BackupPC-users

Re: [BackupPC-users] Correct rsync parameters for doing incremental transfers of large image-files

2012-05-12 06:58:41
Subject: Re: [BackupPC-users] Correct rsync parameters for doing incremental transfers of large image-files
From: Andreas Piening <andreas.piening AT gmail DOT com>
To: "General list for user discussion, questions and support" <backuppc-users AT lists.sourceforge DOT net>
Date: Sat, 12 May 2012 12:57:07 +0200
Hi Les,

I allready thought about that and I agree that the handling of large image files is problematic in general. I need to make images for the windows-based virtual machines to get them back running when a disaster happens. If I go away from backuppc for transfering these images, I don't see any benefits (maybe because I just don't know of a image solution that solves my problems better).
As I already use backuppc to do backups of the data partitions (all linux based) I don't want my backups to become more complex than necessary.
I can live with the amount of harddisk space the compressed images will consume and the IO while merging the files is acceptable for me, too.
I can tell the imaging software (partimage) to cut the image into 2 GB volumes, but I doubt that this enables effective pooling, since the system volume I make the image from has temporary files, profiles, databases and so on stored. If every image file has changes (even if there are only a few megs altered), I expect the rsync algorithm to be less effective than comparing large files where it is more likely to have a "unchanged" long part which is not interrupted by artificial file size boundaries resulting from the 2 GB volume splitting.

I hope I made my situation clear.
If anyone has experiences in large image file handling which I may benefit from, please let be know!

Thank you very much,

Andreas Piening

Am 12.05.2012 um 06:04 schrieb Les Mikesell:

On Fri, May 11, 2012 at 4:01 PM, Andreas Piening
<andreas.piening AT gmail DOT com> wrote:
Hello Backuppc-users,

I stuck while trying to identify the suitable rsync parameters to handle large image file backups with backuppc.

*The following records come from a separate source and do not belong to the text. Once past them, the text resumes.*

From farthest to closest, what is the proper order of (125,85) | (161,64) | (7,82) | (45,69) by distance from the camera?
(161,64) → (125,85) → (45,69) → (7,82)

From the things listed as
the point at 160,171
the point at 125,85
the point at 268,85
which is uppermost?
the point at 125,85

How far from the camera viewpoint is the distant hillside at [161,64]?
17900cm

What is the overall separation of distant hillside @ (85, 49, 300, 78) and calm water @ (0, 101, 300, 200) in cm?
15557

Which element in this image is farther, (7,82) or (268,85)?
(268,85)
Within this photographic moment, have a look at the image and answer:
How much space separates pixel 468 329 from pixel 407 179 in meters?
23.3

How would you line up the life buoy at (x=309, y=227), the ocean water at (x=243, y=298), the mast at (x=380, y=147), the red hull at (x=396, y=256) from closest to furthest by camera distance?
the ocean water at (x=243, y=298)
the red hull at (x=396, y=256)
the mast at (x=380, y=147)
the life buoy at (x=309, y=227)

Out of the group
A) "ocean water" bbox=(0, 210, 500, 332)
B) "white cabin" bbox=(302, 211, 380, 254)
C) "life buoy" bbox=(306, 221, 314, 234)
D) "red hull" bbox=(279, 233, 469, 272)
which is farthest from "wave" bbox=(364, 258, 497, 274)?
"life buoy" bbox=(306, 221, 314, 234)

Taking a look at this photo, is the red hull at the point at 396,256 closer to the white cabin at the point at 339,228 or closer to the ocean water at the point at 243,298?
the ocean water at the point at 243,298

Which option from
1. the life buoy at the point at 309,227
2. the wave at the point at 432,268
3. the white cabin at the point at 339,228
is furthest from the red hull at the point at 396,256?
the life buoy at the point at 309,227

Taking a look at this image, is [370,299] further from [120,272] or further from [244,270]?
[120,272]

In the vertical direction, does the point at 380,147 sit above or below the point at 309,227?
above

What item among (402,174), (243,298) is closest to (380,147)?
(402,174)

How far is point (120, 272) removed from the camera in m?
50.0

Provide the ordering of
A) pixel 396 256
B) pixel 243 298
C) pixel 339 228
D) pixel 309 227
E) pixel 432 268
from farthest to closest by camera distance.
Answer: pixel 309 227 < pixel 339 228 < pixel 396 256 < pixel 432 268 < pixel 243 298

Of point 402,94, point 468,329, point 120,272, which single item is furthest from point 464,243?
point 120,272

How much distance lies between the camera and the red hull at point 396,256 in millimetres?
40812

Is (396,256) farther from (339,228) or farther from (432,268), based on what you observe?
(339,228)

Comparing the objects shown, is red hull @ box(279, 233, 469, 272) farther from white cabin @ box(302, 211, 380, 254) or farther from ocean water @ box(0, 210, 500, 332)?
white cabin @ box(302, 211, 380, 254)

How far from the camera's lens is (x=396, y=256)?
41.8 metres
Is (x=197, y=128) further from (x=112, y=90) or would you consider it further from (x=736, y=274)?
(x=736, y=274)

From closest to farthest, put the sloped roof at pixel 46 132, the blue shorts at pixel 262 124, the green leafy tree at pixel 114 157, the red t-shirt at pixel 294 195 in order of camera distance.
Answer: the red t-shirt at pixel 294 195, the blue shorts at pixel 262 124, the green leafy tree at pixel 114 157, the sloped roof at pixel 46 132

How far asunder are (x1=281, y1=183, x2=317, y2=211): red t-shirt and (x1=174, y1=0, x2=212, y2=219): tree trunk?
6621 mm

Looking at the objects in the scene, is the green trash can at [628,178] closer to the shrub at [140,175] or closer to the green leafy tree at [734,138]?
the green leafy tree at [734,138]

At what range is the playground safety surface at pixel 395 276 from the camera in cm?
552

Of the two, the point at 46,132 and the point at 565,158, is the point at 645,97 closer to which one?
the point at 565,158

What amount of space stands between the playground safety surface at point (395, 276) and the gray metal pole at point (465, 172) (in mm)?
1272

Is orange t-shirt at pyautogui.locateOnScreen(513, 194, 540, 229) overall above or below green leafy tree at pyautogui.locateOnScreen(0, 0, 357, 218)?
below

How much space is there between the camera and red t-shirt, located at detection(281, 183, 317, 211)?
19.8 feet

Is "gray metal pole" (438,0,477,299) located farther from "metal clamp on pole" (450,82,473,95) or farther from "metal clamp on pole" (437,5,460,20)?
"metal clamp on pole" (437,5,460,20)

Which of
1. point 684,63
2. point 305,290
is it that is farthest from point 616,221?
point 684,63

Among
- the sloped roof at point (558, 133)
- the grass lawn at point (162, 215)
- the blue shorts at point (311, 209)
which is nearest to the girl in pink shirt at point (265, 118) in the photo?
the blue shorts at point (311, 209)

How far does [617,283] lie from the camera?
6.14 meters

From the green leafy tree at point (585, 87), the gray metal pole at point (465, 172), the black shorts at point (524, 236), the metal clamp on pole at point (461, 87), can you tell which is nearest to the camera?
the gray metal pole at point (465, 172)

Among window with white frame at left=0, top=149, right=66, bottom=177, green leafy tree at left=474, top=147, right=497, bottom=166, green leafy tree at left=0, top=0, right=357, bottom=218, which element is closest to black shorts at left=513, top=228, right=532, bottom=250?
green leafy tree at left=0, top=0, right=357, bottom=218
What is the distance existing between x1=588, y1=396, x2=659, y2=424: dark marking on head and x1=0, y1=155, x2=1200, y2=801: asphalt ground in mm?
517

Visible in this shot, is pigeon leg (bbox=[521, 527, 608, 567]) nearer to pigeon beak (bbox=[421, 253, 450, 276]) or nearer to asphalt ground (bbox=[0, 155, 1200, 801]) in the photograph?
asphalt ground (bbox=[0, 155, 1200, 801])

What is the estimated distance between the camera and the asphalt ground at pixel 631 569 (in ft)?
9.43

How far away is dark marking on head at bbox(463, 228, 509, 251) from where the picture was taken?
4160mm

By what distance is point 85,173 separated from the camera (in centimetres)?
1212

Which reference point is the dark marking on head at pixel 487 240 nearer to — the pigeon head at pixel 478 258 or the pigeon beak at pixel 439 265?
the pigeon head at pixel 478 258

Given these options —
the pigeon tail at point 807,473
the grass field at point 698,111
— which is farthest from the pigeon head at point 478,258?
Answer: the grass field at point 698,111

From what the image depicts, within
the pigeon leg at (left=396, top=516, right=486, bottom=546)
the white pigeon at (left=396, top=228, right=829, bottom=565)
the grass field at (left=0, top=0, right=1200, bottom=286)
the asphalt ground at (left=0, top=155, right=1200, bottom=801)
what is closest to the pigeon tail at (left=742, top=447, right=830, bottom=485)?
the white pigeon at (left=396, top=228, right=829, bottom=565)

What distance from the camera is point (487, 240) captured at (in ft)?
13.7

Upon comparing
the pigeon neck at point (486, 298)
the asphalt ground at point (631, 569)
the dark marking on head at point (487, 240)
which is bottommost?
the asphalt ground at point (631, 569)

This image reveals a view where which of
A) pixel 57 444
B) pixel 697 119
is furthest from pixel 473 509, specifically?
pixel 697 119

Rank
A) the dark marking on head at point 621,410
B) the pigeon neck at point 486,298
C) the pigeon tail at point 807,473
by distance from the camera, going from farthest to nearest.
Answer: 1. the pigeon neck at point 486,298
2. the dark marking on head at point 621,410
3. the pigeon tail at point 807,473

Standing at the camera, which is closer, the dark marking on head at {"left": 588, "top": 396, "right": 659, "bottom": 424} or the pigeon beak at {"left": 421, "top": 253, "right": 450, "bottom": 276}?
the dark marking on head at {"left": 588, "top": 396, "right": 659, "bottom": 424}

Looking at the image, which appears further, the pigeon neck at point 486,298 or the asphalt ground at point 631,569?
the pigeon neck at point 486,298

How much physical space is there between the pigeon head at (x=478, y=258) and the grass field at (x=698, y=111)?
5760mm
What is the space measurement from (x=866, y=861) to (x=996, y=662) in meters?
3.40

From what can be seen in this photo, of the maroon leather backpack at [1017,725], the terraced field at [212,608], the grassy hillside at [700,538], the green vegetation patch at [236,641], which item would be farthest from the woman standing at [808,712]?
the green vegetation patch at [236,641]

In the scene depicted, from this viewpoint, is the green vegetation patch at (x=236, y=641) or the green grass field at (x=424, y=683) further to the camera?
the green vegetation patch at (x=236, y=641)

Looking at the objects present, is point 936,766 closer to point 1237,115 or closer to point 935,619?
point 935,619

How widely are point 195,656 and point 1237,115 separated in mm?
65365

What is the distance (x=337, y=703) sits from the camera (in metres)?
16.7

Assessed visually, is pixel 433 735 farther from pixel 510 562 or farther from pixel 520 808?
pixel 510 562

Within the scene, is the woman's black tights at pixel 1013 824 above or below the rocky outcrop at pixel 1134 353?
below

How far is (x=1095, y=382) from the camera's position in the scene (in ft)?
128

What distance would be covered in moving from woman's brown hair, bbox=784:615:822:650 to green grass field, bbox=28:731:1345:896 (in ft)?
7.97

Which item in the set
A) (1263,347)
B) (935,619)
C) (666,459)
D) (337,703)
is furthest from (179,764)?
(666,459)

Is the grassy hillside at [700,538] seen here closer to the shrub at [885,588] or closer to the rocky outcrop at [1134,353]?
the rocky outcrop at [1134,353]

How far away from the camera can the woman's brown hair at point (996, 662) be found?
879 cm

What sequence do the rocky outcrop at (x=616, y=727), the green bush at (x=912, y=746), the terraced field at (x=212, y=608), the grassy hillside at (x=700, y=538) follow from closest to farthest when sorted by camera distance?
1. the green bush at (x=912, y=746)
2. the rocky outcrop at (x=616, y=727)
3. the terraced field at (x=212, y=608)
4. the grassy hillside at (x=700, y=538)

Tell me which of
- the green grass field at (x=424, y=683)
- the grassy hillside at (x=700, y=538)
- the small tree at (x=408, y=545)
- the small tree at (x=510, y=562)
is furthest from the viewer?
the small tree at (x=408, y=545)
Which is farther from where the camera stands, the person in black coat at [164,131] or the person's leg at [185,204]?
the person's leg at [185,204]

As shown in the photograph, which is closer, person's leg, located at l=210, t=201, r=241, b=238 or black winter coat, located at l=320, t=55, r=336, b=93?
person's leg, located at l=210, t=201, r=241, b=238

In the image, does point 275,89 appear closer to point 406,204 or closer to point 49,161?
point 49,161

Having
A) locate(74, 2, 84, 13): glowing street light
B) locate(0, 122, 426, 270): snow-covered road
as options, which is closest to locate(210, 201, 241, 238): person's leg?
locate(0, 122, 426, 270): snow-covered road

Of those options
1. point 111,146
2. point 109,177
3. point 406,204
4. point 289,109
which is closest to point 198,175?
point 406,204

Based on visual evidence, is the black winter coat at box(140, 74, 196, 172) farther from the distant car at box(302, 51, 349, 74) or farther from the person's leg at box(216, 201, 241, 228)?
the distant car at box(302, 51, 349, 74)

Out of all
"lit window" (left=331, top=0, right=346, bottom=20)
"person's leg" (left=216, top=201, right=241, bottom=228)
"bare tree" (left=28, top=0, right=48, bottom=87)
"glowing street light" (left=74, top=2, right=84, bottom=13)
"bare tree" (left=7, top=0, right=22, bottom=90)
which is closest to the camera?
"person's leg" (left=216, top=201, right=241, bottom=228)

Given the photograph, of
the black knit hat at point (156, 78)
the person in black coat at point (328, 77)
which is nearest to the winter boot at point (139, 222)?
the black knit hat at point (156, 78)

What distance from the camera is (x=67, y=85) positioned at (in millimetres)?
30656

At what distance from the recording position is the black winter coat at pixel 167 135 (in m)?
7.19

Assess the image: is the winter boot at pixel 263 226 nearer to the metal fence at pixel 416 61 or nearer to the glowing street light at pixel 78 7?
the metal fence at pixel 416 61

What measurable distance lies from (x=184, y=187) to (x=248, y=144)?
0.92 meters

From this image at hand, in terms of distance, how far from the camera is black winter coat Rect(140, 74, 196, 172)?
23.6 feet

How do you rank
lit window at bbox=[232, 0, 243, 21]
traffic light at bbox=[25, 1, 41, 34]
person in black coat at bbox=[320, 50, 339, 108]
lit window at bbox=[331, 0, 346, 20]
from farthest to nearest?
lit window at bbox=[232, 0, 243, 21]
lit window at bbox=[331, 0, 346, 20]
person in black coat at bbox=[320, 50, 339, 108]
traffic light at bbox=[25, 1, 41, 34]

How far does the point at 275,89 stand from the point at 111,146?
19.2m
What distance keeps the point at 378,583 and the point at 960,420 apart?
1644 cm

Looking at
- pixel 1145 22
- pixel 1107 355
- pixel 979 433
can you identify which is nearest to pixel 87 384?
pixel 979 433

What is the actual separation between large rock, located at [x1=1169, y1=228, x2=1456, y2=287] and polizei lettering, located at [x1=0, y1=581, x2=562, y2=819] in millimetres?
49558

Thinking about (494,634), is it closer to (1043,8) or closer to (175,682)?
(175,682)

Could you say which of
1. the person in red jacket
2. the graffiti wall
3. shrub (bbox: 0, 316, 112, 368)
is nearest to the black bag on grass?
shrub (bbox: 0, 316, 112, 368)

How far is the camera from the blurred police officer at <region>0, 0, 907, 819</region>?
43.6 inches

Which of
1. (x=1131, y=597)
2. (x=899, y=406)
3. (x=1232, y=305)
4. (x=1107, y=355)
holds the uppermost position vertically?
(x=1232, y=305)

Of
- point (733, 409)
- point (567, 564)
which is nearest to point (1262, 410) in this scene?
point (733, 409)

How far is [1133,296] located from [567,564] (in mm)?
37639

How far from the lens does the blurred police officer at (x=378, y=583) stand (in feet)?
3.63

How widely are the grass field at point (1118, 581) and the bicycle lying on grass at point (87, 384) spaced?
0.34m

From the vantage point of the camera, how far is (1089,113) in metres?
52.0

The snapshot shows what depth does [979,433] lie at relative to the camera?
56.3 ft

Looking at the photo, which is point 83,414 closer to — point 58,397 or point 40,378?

Following scenario: I use partimage to do LVM-snapshot based full images of my virtual (windows-) machines (KVM) blockdevices. I want to save theses images from the virtualization server to my backup machine running backuppc. The images are between 40 and 60 Gigs uncompressed each. The time-window for the backup needs to stay outside the working hours and is not large enough to transfer the images over the line every night. I red about rsync's capability to only transfer the changed parts in the file by a clever checksum-algorithm to minimize the network traffic. That's what I want.

I tested it by creating a initial backup of one image, created a new one with only a few megs of changed data and triggered a new backup process. But I noticed that the whole file was re-transfered. I waited till the end to get sure about that and decided that it was not the ultimate idea to check this with a compressed 18 GB image file but this was my real woking data image and I expected it to work like expected. Searching for reasons for the complete re-transmission I ended in a discussion-thread where they talked about rsync backups of compressed large files. The explanation made sense to me: The compression algorithm can cause a complete different archive file even if just some megs of data at the beginning of the file hast been altered, because of recursion and back-references.
So I decided to store my image uncompressed which is about 46 Gigs now. I found out that I need to add the "-C" parameter to rsync, since data compression is not enabled per default. Anyway: the whole file was re-created in the second backup run instead of just transfering the changed parts, again.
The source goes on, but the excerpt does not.